Ring responded in a public post, “We want our customers to know that the FTC complaint draws on matters that Ring promptly addressed on its own, well before the FTC began its inquiry; mischaracterizes our security practices; and ignores the many protections we have in place for our customers.”
Alexa and the Children’s Online Privacy Protection Act: A separate complaint involving Alexa, filed in federal court in Seattle, alleges that Amazon violated the Children’s Online Privacy Protection Act (COPPA) and the Federal Trade Commission Act (FTC Act) with respect to its Alexa voice assistant service.

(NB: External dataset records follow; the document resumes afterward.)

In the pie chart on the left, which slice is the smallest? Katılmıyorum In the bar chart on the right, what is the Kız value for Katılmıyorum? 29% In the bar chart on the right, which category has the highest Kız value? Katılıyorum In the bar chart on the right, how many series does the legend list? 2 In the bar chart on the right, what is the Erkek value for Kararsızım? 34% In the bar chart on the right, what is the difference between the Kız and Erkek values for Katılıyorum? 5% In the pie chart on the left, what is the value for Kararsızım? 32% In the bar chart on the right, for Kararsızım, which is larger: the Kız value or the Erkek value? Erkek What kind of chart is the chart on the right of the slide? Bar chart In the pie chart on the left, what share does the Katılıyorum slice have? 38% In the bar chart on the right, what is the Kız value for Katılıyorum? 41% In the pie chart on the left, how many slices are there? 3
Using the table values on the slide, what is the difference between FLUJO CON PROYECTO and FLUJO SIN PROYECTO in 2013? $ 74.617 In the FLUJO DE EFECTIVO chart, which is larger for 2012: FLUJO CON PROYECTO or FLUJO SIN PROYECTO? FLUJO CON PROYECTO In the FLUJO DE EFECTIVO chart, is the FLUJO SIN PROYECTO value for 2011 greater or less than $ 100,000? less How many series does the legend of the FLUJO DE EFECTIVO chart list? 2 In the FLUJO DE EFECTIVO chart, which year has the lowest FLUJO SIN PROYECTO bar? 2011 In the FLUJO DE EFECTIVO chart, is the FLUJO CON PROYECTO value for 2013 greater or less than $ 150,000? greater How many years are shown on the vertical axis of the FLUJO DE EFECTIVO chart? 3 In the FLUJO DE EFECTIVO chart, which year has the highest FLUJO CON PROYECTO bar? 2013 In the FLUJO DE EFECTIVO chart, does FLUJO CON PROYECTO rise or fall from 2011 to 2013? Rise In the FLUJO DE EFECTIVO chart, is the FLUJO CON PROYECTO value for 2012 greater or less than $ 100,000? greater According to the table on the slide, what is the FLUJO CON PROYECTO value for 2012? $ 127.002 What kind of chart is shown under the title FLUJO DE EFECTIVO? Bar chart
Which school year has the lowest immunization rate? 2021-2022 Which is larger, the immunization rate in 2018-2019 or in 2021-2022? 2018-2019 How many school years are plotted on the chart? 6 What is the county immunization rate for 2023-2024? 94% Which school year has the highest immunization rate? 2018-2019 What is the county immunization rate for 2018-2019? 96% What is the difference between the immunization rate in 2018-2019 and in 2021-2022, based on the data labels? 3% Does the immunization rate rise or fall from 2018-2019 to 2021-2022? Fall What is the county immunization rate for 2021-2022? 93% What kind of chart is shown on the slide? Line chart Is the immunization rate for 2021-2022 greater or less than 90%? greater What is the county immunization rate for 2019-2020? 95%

“Amazon’s history of misleading parents, keeping children’s recordings indefinitely, and flouting parents’ deletion requests violated COPPA and sacrificed privacy for profits,” said the FTC’s Levine in a news release. “COPPA does not allow companies to keep children’s data forever for any reason, and certainly not to train their algorithms.”
Amazon agreed to to pay a $25 million civil penalty, delete data for inactive Alexa child profiles, stop misrepresenting its privacy practices for geolocation and voice information, implement a comprehensive privacy program, provide notice to users, and comply with reporting and recordkeeping obligations.
“We designed Amazon Kids to comply with the Children’s Online Privacy Protection Act (COPPA) and applied rigorous standards when we expanded Amazon Kids to include Alexa,” Amazon said in a post about the Alexa settlement. “In fact, before we launched Amazon Kids on Alexa several years ago, we collaborated directly with the FTC to share our approach to COPPA compliance.”
The settlement involving Alexa also requires court approval.